Last Updated: February 2026 11 min read

Florida Real Estate Market Forecast 2026: What Sellers Need to Know

Last updated: February 2026

Is now a good time to sell in Florida? Here's what the data actually says—no hype, no doom.

Max Cohen

Written by Max Cohen

Licensed General Contractor #CGC1534000 · Florida real estate since 2014

Quick Answer

Should you sell your house in Florida in 2026? The market has normalized. Prices are stable (up 1-3% year-over-year), but the days of 20% annual appreciation are over. Inventory is rising, giving buyers more leverage. Homes priced right still sell in 30-45 days; overpriced homes sit. The biggest wildcards: insurance costs (still the highest in the nation) and rising condo assessments pushing some owners to sell.

Florida Market at a Glance (Early 2026)

Metric Current (Q1 2026) Year Ago Trend
Median Home Price $405,000 $395,000 ↑ 2.5%
Active Listings (SFH) 95,000+ 72,000 ↑ 32%
Median Days on Market 62 days 48 days ↑ 29%
Months of Supply 4.8 months 3.2 months → Balanced
% Selling Below List 58% 42% ↑ More negotiation

Translation: The frenzy is over. It's a balanced-to-slightly-buyer-favored market. Sellers who price correctly still do well. Sellers who overprice sit.

Florida is not one market—it's dozens of micro-markets. Here's how the major metros are performing:

Metro Median Price YoY Change DOM
Miami-Dade $560,000 +3.2% 72 days
Tampa Bay $380,000 +1.8% 58 days
Orlando $395,000 +2.1% 55 days
Jacksonville $340,000 +3.5% 48 days
Fort Lauderdale $475,000 +0.5% 68 days
Cape Coral/Fort Myers $360,000 -1.2% 82 days
Sarasota/Bradenton $425,000 -0.8% 76 days
Palm Beach County $500,000 +2.8% 60 days

The pattern: East Coast metros (Miami, Palm Beach, Jacksonville) are holding strong, driven by domestic migration and international demand. Gulf Coast markets (Cape Coral, Sarasota) that were hit by hurricanes and insurance spikes are seeing modest corrections.

Inventory & Days on Market

The most important shift in 2026: inventory has roughly doubled from the 2022 lows. Florida now has approximately 4.8 months of supply statewide (6 months is considered "balanced").

What this means for sellers:

  • You're competing with more listings. Buyers have choices. Your home must stand out on price, condition, or both.

• _EXERCISE DATA_
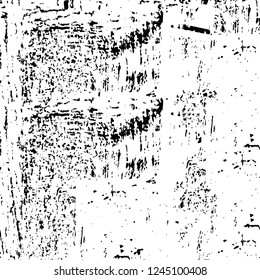 Grunge overlay layer. Abstract black and white vector background. Monochrome vintage surface with dirty pattern in cracks, spots, dots. Old wall in dark horror style design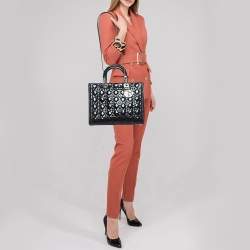 Pre Owned Dior Black Cannage Patent Leather Large Lady Dior Tote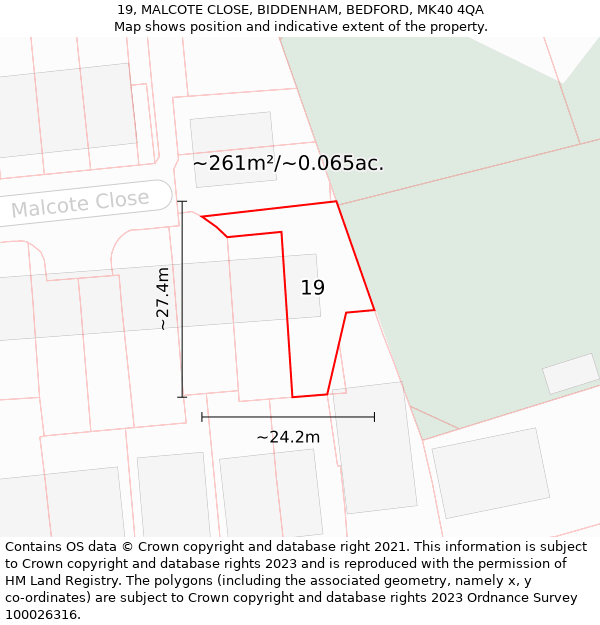 19, MALCOTE CLOSE, BIDDENHAM, BEDFORD, MK40 4QA: Plot and title map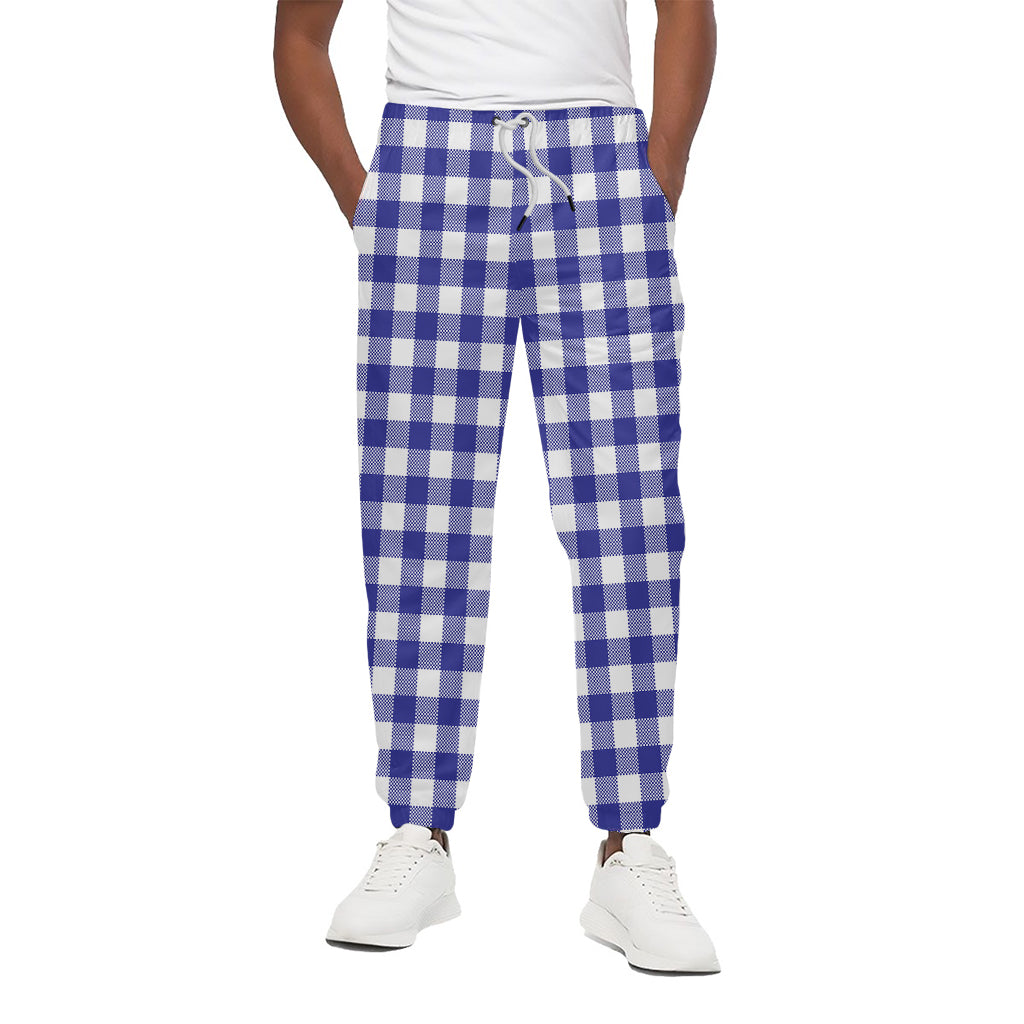 Indigo Blue And White Gingham Print Cotton Pants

• _REQUIREMENT 1_
In the Florida real estate forecast, what is the median days on market listed for Cape Coral/Fort Myers?
• _REQUIREMENT 2_
Retype the passage of the Florida real estate forecast starting at "Is now a good" and ending at "owners to sell.".

• _EXERCISE RESULT 1_
82 days

• _EXERCISE RESULT 2_
Is now a good time to sell in Florida? Here's what the data actually says—no hype, no doom.

Max Cohen

Written by Max Cohen

Licensed General Contractor #CGC1534000 · Florida real estate since 2014

Quick Answer

Should you sell your house in Florida in 2026? The market has normalized. Prices are stable (up 1-3% year-over-year), but the days of 20% annual appreciation are over. Inventory is rising, giving buyers more leverage. Homes priced right still sell in 30-45 days; overpriced homes sit. The biggest wildcards: insurance costs (still the highest in the nation) and rising condo assessments pushing some owners to sell.